Harry Potter and the Glorification of Zero Effort
Harry Potter and the Goblet of Fire was on TV last night and I flipped it on for a couple minutes before I went to sleep. Let me get this out of the way first: I enjoy the Harry Potter books/movies. I think they're filled with mystery and intrigue (which I enjoy) even though you can probably guess the general ending to each book after no more than a quarter of the page content.
The thing that always gets me with these movies is that they promote the idea of the "fixed mindset". In Harry's case, he's been born into the idea that he's the only one that can stop Voldemort and be the hero. This plays out nicely in the books/films (let's not pretend that this fact was in any way a spoiler) but there's something missing. Harry is hardly a decent student in any of the first few books and when he's not letting his natural talent for magic solve his problems, he's running around shouting "Expelliarmus!" at the top of his lungs until something goes right. It works out for Harry, I guess, but it hardly gives the right ideas to budding students.
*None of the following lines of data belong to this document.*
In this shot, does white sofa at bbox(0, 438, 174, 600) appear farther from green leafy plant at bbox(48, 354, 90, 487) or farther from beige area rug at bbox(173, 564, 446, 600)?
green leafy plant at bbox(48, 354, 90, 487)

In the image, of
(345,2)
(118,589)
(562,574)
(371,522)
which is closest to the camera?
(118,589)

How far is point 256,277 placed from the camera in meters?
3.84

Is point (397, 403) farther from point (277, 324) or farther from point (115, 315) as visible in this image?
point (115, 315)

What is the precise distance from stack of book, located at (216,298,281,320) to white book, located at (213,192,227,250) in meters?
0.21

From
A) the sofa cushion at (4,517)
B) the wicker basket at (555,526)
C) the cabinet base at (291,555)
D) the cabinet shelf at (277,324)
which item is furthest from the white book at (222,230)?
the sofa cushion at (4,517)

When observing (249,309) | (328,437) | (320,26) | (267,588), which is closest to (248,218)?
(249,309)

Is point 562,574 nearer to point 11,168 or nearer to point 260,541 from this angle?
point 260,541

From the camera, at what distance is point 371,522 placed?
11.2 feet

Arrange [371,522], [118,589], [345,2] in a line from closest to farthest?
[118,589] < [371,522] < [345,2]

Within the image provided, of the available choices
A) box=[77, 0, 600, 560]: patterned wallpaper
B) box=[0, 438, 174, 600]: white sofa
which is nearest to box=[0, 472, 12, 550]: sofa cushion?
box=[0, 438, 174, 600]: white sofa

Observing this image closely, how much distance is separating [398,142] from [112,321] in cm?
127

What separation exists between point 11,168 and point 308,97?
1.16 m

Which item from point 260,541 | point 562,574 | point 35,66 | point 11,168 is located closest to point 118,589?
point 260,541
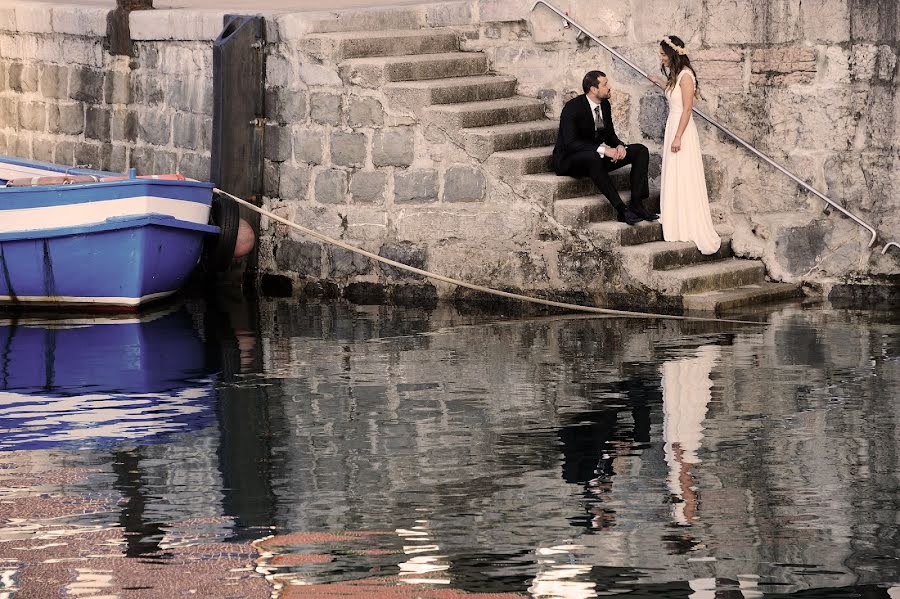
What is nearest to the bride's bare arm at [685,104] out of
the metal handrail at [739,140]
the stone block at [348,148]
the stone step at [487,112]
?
the metal handrail at [739,140]

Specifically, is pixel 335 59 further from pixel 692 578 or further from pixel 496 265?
pixel 692 578

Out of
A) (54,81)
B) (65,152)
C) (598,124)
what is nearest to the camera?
(598,124)

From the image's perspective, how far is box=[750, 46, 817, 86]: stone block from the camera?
1262cm

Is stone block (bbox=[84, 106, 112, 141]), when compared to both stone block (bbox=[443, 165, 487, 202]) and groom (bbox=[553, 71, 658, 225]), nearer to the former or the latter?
stone block (bbox=[443, 165, 487, 202])

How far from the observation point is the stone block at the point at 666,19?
42.1 feet

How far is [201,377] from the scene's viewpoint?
9875 millimetres

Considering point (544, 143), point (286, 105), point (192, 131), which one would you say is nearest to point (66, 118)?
point (192, 131)

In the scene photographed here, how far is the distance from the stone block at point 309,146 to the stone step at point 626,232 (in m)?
2.33

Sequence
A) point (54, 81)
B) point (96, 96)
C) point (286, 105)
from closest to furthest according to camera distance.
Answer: point (286, 105) → point (96, 96) → point (54, 81)

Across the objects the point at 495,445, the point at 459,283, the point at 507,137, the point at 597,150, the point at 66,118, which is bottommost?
the point at 495,445

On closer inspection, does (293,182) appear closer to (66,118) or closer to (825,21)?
(66,118)

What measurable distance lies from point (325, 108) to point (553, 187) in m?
1.99

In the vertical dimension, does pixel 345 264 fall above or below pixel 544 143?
below

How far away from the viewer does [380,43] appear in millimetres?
13570
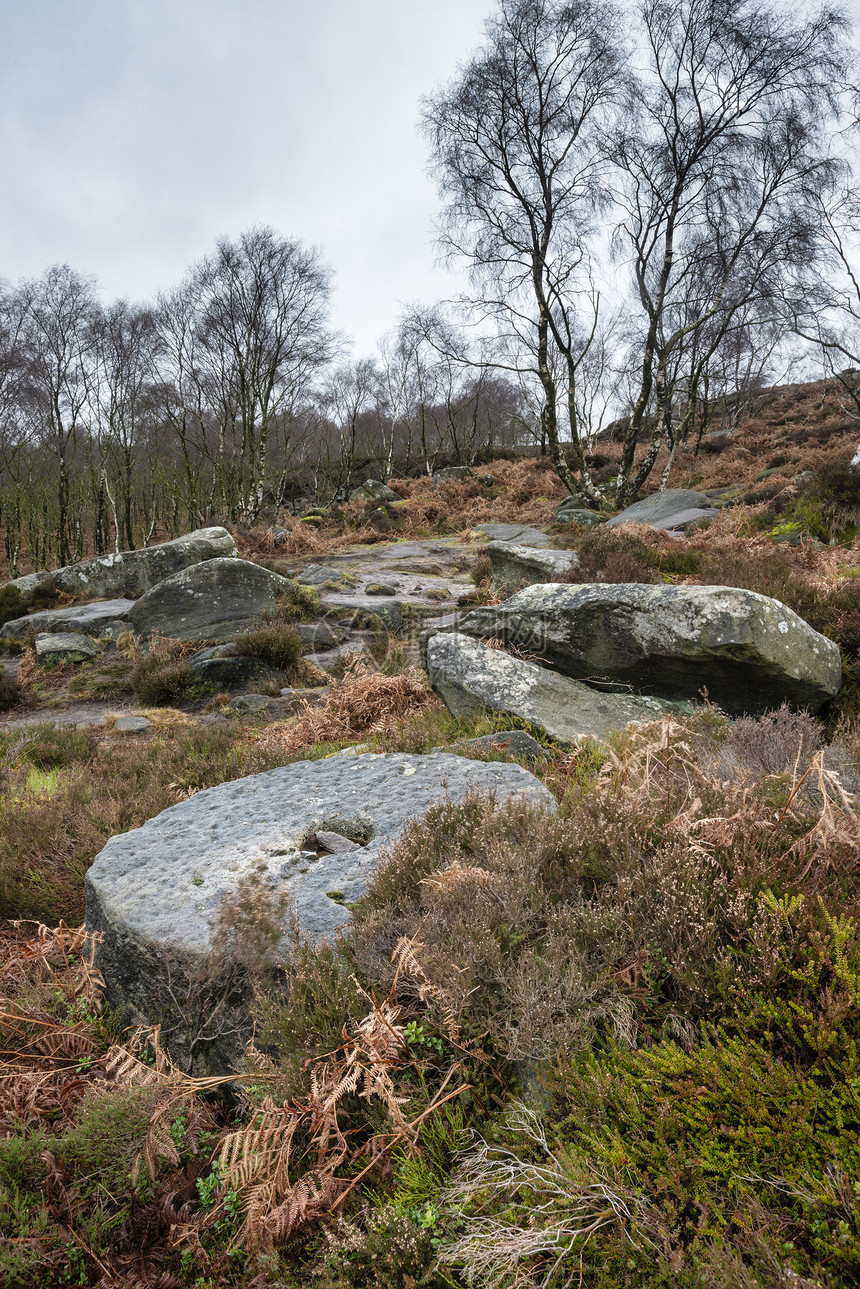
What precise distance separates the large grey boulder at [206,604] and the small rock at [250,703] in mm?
2664

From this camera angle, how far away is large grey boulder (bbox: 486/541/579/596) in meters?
9.42

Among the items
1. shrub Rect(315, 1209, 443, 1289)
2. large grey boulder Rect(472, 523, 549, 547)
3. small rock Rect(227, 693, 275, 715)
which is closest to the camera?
shrub Rect(315, 1209, 443, 1289)

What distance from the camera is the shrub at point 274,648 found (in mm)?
8695

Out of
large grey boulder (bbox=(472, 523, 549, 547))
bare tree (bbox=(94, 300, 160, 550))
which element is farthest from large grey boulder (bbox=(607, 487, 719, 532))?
bare tree (bbox=(94, 300, 160, 550))

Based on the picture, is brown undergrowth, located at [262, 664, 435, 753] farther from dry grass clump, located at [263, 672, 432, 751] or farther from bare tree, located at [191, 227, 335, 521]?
bare tree, located at [191, 227, 335, 521]

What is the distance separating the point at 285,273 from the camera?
20172 millimetres

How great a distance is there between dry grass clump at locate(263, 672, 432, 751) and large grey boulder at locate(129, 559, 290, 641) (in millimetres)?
4508

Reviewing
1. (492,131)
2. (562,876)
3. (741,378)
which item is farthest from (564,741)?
(741,378)

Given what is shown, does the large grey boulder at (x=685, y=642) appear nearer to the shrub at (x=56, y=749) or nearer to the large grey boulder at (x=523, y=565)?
the large grey boulder at (x=523, y=565)

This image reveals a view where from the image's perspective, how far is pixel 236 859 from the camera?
9.92 ft

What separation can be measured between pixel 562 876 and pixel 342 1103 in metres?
1.04

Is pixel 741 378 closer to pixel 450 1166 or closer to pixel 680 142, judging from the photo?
Answer: pixel 680 142

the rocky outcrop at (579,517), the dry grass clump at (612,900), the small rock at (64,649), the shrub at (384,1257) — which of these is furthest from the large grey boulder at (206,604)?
the shrub at (384,1257)

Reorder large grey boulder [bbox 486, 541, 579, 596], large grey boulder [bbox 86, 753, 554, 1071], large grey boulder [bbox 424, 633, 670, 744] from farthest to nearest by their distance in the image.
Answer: large grey boulder [bbox 486, 541, 579, 596] → large grey boulder [bbox 424, 633, 670, 744] → large grey boulder [bbox 86, 753, 554, 1071]
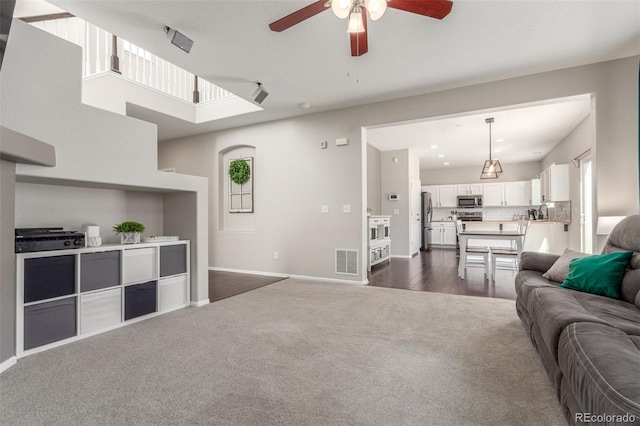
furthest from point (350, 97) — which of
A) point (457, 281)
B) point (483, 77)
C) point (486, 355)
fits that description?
point (486, 355)

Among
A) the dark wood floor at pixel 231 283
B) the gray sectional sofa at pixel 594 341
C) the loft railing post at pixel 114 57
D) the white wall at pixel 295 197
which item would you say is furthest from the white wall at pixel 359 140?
the loft railing post at pixel 114 57

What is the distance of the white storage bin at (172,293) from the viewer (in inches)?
129

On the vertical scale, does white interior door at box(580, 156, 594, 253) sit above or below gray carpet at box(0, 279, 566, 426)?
above

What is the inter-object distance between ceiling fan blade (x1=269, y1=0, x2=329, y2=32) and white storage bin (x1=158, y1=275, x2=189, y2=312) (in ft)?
8.96

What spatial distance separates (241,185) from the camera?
19.0 feet

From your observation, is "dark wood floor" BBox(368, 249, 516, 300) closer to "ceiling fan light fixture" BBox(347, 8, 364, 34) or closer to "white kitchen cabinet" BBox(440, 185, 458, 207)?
"ceiling fan light fixture" BBox(347, 8, 364, 34)

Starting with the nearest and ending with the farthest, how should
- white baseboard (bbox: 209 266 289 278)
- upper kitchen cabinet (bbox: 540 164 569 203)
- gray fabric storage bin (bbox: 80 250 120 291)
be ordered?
1. gray fabric storage bin (bbox: 80 250 120 291)
2. white baseboard (bbox: 209 266 289 278)
3. upper kitchen cabinet (bbox: 540 164 569 203)

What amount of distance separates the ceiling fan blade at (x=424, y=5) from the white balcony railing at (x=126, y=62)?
3.88 metres

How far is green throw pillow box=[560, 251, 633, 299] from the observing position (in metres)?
2.10

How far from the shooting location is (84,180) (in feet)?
8.46

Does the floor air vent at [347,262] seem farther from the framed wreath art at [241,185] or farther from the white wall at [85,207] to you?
the white wall at [85,207]

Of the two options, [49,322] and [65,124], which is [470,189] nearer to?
[65,124]

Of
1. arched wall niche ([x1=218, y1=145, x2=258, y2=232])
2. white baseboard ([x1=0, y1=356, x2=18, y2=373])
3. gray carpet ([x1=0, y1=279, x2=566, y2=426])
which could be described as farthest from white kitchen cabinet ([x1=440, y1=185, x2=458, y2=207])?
white baseboard ([x1=0, y1=356, x2=18, y2=373])
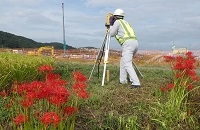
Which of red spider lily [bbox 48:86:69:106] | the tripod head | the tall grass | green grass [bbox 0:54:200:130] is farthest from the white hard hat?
red spider lily [bbox 48:86:69:106]

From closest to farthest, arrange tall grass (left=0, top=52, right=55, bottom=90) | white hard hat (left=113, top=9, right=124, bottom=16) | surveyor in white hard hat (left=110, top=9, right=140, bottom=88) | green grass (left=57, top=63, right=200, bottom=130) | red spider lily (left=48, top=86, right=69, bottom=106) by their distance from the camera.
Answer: red spider lily (left=48, top=86, right=69, bottom=106) → green grass (left=57, top=63, right=200, bottom=130) → tall grass (left=0, top=52, right=55, bottom=90) → surveyor in white hard hat (left=110, top=9, right=140, bottom=88) → white hard hat (left=113, top=9, right=124, bottom=16)

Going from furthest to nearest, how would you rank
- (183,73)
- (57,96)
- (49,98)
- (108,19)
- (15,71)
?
(108,19) → (15,71) → (183,73) → (49,98) → (57,96)

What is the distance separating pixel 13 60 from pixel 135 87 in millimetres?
3260

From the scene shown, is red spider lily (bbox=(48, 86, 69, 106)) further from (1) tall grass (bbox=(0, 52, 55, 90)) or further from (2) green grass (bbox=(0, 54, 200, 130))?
(1) tall grass (bbox=(0, 52, 55, 90))

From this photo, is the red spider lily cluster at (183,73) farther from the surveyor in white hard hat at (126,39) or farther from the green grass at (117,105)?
the surveyor in white hard hat at (126,39)

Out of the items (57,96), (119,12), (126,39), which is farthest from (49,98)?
(119,12)

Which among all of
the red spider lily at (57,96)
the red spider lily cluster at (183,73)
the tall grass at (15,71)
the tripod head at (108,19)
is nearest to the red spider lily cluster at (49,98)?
the red spider lily at (57,96)

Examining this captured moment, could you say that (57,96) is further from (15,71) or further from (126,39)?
(126,39)

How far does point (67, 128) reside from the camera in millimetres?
6316

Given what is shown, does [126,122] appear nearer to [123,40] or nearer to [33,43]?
[123,40]

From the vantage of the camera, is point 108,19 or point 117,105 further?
point 108,19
Many students of my generation will be familiar with this situation: I was given one reason or another to believe that I was "smart" in grade school and therefore could coast through school on a couple hours of studying right before a test and raw brain power. This may have worked for a couple years but I quickly (though not as quickly as I would have liked) realized that there are lots of difficult or just simply time consuming things to learn in this world and that these things require a significant amount of effort to learn. Unfortunately, the cultural damage is done (Harry Potter is not the first, nor will he be the last to employ raw talent in the entertainment industry) and students like myself often get frustrated when learning is difficult or takes too long. Manifestations of this issue go so far as to suggest that difficulty learning something means that you're a failure or simply not good enough to learn the material.
When it all really boils down, learning something - being good at something - takes effort and the better you are with a skill, the more effort it takes to improve on all the little subtle pieces that you hardly even noticed before. If there's a single piece of information I wish I understood growing up, it would probably be this: zero effort is a myth, effort yields results, innate skills are limited to passing gas.
Published on July 27, 2009 at 2:47PM.